Vietnam is an interesting example: an economy growing at 5-7% annually, yet the currency remains weak because Vietnam uses a controlled (Managed Float) policy.

Why Vietnam’s currency depreciates intentionally:

  • The central bank controls inflation by keeping the currency weak, making exports cheaper
  • Trade surplus and attracting foreign tourists
  • A strategic move: boosting economic indicators while weakening the currency

This is an economic doctrine different from many countries; a weaker currency can give a competitive advantage.


4. Laotian Kip (LAK) - Stable economy

21,625.82 LAK = 1 USD

Laos gained independence from France in 1952 and has since improved its economy, but remains one of the least developed countries in Southeast Asia.

Problems in Laos:

  • Reliance on agriculture, tourism, and mining
  • Lack of modern industries; limited foreign investment
  • Post-COVID inflation spike; tourism halted
  • Dependent on aid from neighbors like Thailand, Vietnam, China

The Laotian kip remains weak, preventing Laos from entering the broader global economy.


5. Indonesian Rupiah (IDR) - Large Asian economy, still weak

16,275 IDR = 1 USD

Indonesia has a population of over 270 million (4th largest in the world).

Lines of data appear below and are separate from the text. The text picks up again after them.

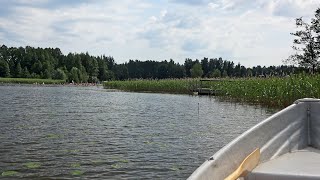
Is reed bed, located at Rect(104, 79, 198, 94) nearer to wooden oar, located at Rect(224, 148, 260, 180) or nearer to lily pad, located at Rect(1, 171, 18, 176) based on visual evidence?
lily pad, located at Rect(1, 171, 18, 176)

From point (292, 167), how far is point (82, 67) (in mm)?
160253

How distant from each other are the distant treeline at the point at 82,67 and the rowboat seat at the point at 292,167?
129 metres

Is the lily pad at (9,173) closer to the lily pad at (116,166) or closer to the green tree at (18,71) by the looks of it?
the lily pad at (116,166)

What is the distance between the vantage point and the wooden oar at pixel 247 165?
384 centimetres

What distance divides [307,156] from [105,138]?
6983 millimetres

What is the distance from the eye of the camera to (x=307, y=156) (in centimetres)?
510

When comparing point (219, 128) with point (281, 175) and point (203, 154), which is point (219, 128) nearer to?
point (203, 154)

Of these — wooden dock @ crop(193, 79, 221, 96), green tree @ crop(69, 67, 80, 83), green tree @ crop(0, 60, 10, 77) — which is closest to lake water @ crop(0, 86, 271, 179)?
wooden dock @ crop(193, 79, 221, 96)

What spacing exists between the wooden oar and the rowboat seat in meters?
0.06

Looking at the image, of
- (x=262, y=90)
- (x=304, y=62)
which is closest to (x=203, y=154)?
(x=262, y=90)

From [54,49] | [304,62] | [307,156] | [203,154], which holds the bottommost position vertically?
[203,154]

Despite its size, the rupiah remains weak.

Reasons for rupiah depreciation:

  • Heavy reliance on commodity exports (palm oil, coal, metals); prices fall, currency falls
  • Emerging markets are sensitive to foreign investor sentiment
  • The central bank must constantly intervene to stabilize the market
  • Limited foreign reserves prevent aggressive market interventions

Although Indonesia is a major regional economy, economic volatility keeps its currency weak.

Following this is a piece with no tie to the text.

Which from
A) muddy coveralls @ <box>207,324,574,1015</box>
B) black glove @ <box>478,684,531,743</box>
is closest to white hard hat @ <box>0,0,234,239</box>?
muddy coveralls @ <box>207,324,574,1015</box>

( 6. Uzbek Sum )UZS### - Slow liberalization

12,798.70 UZS = 1 USD

Uzbekistan gained independence from the Soviet Union in 1991, introduced the UZS in 1994.

Challenges:

  • State-controlled economy; limited foreign investment
  • Reliance on agriculture and gas exports
  • Slow economic liberalization since 2016
  • High inflation, low wages

( 7-10. Guinean Franc )GNF###, Paraguayan Guarani (PYG), Malagasy Ariary (MGA), and Burundian Franc (BIF) - Similar factors

All four countries share common issues:

Shared characteristics:

  • Among the poorest countries in the world (Burundi at the bottom)
  • Rely on agriculture and mining
  • Political instability and decline
  • Lack of education, infrastructure, and economic diversification
  • High inflation, corruption, weak governance

Specific examples:

  • Guinea: Economy heavily dependent on diamond mining, but underperforming
  • Paraguay: Economy relies on agriculture (soybeans) and energy exports
  • Madagascar: Island nation, impoverished, with limited tourism
  • Burundi: Among the poorest, economy depends on peace and foreign aid

Lesson: Big, fragile, and declining

Countries with the weakest currencies are often not due to coincidence. Consider the system:

  1. High interest rates → Attract foreign investment → Increase currency demand → Currency appreciates
  2. Low inflation → Stable assets → Investor confidence → Currency appreciates
  3. Current account surplus (+) → Exports exceed imports → Foreign reserves grow → Currency appreciates
  4. Political stability → Investor trust → Currency appreciates

Conversely, economies reliant on natural resources, with political instability, or high inflation tend to see their currencies depreciate continuously.

Even if a currency is weak, some countries (like Vietnam) can still thrive by increasing exports and improving economic structures. Other countries remain trapped in a depreciation cycle, illustrating that the countries with the weakest currencies do not only reflect failure but also fundamental economic and political issues.